■ **The tasks**
**1.** Rewrite the passage about the pipe maker, starting with "Nice people, still" and going on through "be doing now.", and swap "Founders" for "Owners".
**2.** In the passage about the pipe maker, what had the company shrunk to by 1979?

* BEGIN Text passage *

At the time, there was a pipe manufacturer in the New York area. The company could not keep up with demand. It built automated manufacturing facilities and financed its growth through bank loans from a major financial institution. Sales topped $4,0 million, a considerable sum in 1964.
Turn the clock ahead to 1979. As a senior accountant at a Big Four accounting firm, I was sent off to a remote, rural location to audit a long-standing client of the firm. It was the pipe maker, which had by then shrunk from a $40 million manufacturer to a $1 million importer.
Nice people, still hanging in and still owing the bank millions from the go-go days. Why did they hang in, and why do others in dying industries hang in? The answer is simple.
Founders and executives may make a fortune when things are great. If they carefully watch the trends, they can modify company operations as business conditions change. While they may not continue to make the kind of fortune they did when things were great, they may still make a decent living. Hanging in could make them the only or the dominant player in a much smaller industry. Imagine how well the very few buggy-whip manufacturers must be doing now.

* END Text passage *
* BEGIN Given information *

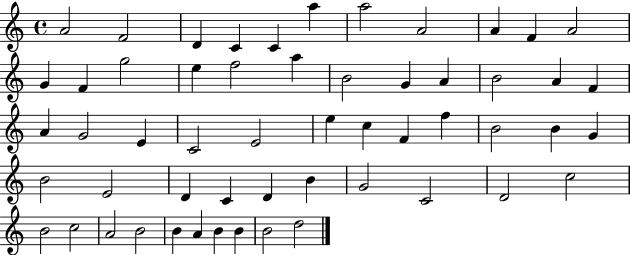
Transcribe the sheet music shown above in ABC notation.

* END Given information *
* BEGIN Given information *

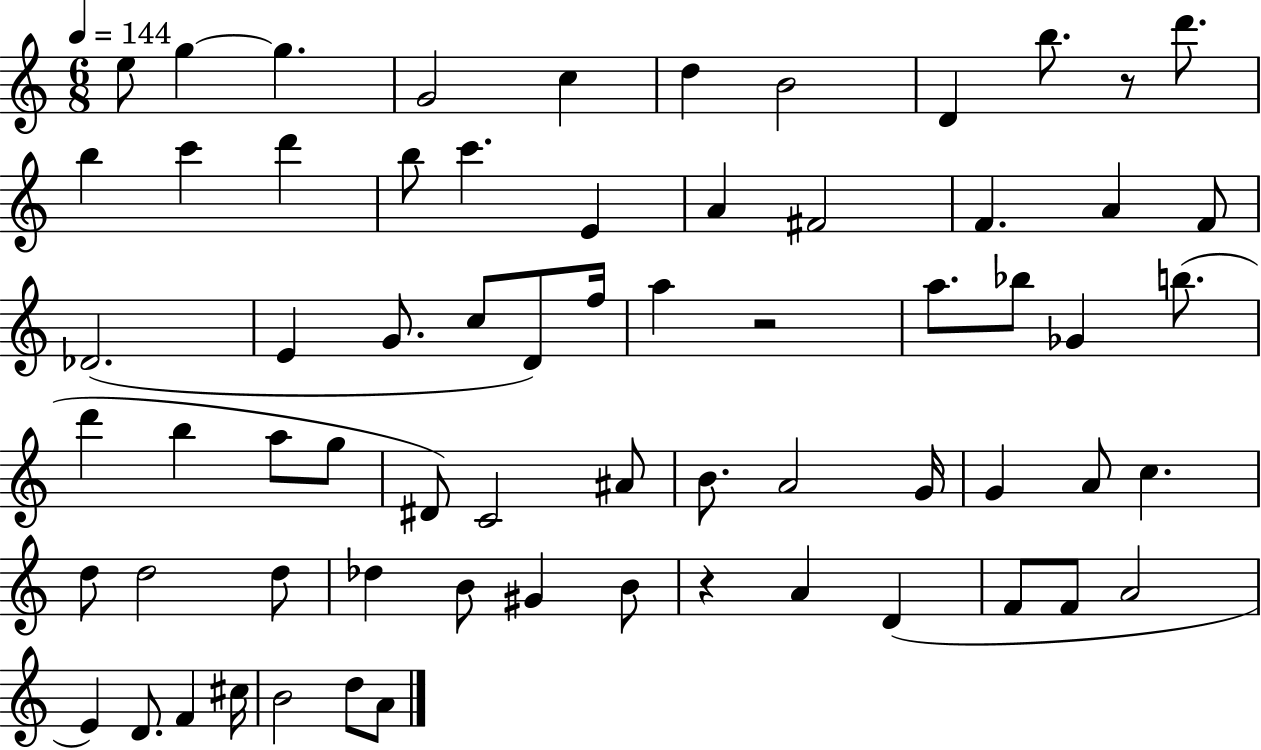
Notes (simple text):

* END Given information *
* BEGIN Given information *

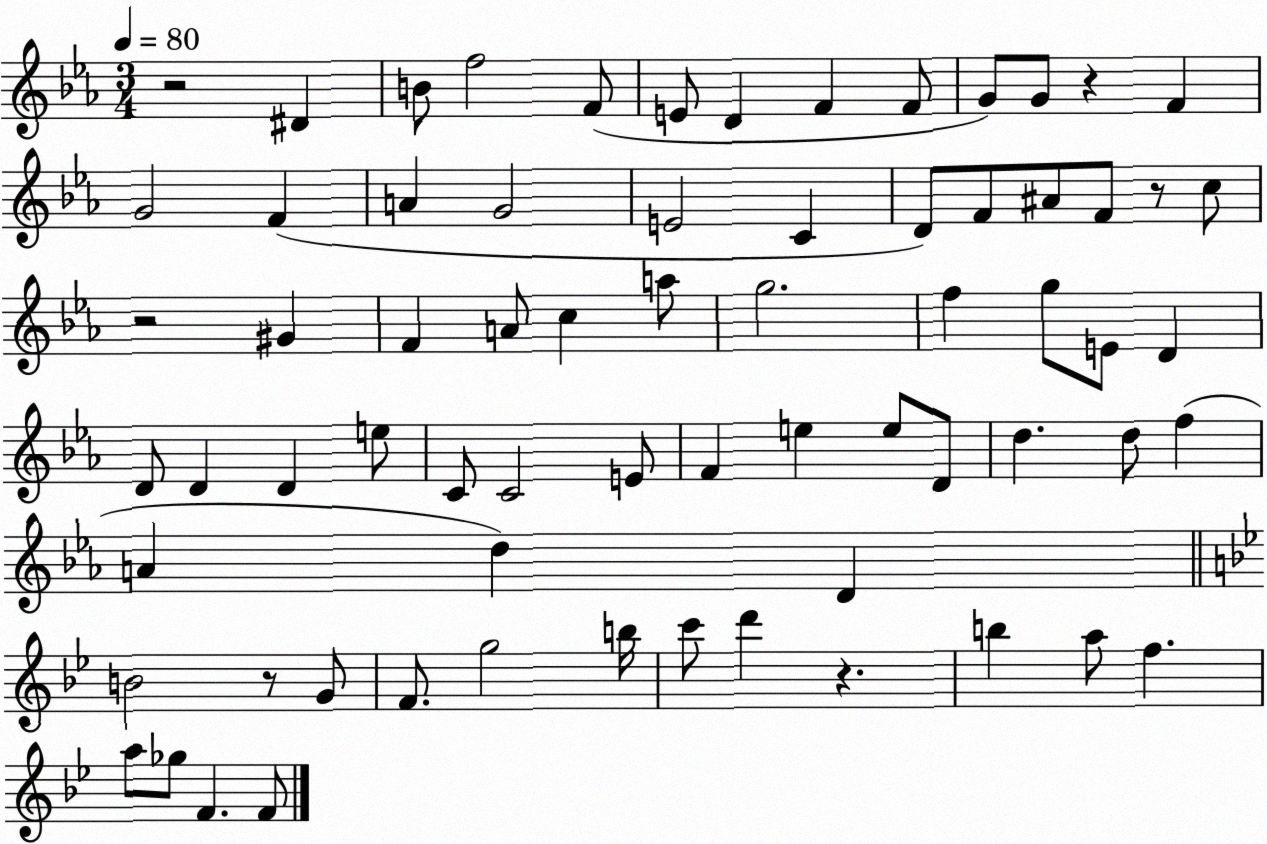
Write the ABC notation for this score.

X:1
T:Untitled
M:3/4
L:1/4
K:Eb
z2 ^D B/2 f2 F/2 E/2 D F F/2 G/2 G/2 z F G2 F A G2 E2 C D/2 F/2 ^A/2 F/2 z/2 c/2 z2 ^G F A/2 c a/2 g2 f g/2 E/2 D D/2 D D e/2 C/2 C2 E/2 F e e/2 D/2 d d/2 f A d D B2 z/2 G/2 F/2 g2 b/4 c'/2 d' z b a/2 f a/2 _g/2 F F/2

* END Given information *

■ **Per-task answers**
**1.**
Nice people, still hanging in and still owing the bank millions from the go-go days. Why did they hang in, and why do others in dying industries hang in? The answer is simple.
Owners and executives may make a fortune when things are great. If they carefully watch the trends, they can modify company operations as business conditions change. While they may not continue to make the kind of fortune they did when things were great, they may still make a decent living. Hanging in could make them the only or the dominant player in a much smaller industry. Imagine how well the very few buggy-whip manufacturers must be doing now.

**2.** A $1 million importer.